Ora uno studio per valutare costi e benefici

La fermata di Chivasso in pole position. I parlamentari Pd: «Può essere opportunità di sviluppo»

La Sentinella del Canavese, 13 aprile 2018

IVREA. Mercoledì a Roma, al ministero per i Trasporti e infrastrutture il vice ministro Riccardo Nencini, che lo scorso gennaio aveva partecipato, a Chivasso, a un convegno dedicato organizzato dalle Associazione Identità Comune e Sempre avanti, ha ricevuto gli amministratori rappresentanti del territorio.
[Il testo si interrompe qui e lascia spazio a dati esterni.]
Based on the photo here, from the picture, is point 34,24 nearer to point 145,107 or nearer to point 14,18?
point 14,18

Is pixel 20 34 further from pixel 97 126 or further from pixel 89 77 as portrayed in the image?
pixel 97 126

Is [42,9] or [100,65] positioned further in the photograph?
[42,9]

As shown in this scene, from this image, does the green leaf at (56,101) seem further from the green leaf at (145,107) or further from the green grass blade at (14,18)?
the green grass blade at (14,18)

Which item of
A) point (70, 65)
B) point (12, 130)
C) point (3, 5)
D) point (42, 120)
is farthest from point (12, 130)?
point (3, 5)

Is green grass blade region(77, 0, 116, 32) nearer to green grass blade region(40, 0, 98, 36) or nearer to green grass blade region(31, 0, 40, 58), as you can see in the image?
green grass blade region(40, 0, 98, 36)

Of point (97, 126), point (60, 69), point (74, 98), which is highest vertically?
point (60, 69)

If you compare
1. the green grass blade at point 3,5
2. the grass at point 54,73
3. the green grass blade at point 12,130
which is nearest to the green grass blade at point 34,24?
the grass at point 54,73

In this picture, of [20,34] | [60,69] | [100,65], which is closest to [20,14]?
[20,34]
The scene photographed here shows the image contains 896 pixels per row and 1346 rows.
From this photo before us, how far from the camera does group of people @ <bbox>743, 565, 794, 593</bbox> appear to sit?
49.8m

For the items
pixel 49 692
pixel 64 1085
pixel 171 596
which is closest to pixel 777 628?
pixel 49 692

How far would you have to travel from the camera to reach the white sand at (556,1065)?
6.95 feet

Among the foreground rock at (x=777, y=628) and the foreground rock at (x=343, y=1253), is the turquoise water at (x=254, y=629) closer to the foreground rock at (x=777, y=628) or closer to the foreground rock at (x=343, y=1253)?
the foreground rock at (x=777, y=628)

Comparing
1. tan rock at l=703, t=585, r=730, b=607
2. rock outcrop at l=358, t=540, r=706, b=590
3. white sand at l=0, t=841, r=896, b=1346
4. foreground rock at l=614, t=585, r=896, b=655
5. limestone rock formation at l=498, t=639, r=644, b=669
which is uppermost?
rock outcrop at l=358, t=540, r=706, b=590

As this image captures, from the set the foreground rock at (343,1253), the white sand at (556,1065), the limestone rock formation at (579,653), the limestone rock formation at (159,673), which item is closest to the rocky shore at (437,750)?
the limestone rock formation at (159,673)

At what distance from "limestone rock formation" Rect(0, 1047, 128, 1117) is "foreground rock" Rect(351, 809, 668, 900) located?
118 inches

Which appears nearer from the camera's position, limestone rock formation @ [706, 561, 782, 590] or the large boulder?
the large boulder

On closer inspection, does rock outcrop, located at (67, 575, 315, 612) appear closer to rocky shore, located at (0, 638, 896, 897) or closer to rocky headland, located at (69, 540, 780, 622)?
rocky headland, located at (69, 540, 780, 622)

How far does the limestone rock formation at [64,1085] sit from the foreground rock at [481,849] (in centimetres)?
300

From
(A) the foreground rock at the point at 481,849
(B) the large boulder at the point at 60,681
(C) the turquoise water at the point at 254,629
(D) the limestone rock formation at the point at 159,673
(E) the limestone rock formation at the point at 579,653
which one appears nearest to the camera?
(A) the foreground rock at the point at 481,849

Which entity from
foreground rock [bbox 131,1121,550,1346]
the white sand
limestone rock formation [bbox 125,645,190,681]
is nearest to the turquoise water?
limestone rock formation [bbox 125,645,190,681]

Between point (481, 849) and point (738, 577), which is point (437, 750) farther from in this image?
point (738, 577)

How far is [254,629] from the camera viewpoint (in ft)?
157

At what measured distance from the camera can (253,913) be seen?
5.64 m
Due gli incontri che si sono svolti ai quali ha partecipato l’assessore ai Trasporti della Regione Piemonte Francesco Balocco.

Il primo, in mattinata, con il capo di gabinetto del ministero Mauro Bonaretti e dell’ad di Rfi Maurizio Gentile, promosso dal senatore Luigi Bobba e dai sindaci di Santhià e Carisio .

Il secondo, nel pomeriggio, con il viceministro Riccardo Nencini, il coordinatore dell’Associazione Identità Comune Tomas Carini sostenitrice del progetto Porta del Canavese-Monferrato”, i sindaci di Chivasso Claudio Castello, di Gassino Paolo Cugini, di Bollengo Luigi Sergio Ricca, di Cavagnolo Andrea Gavazza (anche in rappresentanza dell’assessore regionale Gianna Pentenero), Marco Marocco. vicesindaco di Città Metropolitana, i parlamentari Francesca Bonomo, Davide Gariglio e Carlo Giacometto.

«La riunione ha aperto uno spiraglio importante nella definizione di una fermata intermedia a Chivasso tra Milano e Torino sulla linea ad Alta Velocità – spiegano i parlamentari Francesca Bonomo e Davide Gariglio -. La fermata che rappresenterebbe una grande opportunità per tutto il Canavese e per il Casalese, consentendo ai passeggeri provenienti da queste zone di usufruire del servizio senza dover raggiungere Torino».

«Rfi si è resa disponibile ad approfondire il tema, – hanno proseguito i deputati Pd – e valutati costi e benefici, auspichiamo che il Ministero decida, in tempi stretti, di dare attuazione ad un progetto di accesso strategico che consentirebbe di far decollare l’economia di una vasta zona del Piemonte».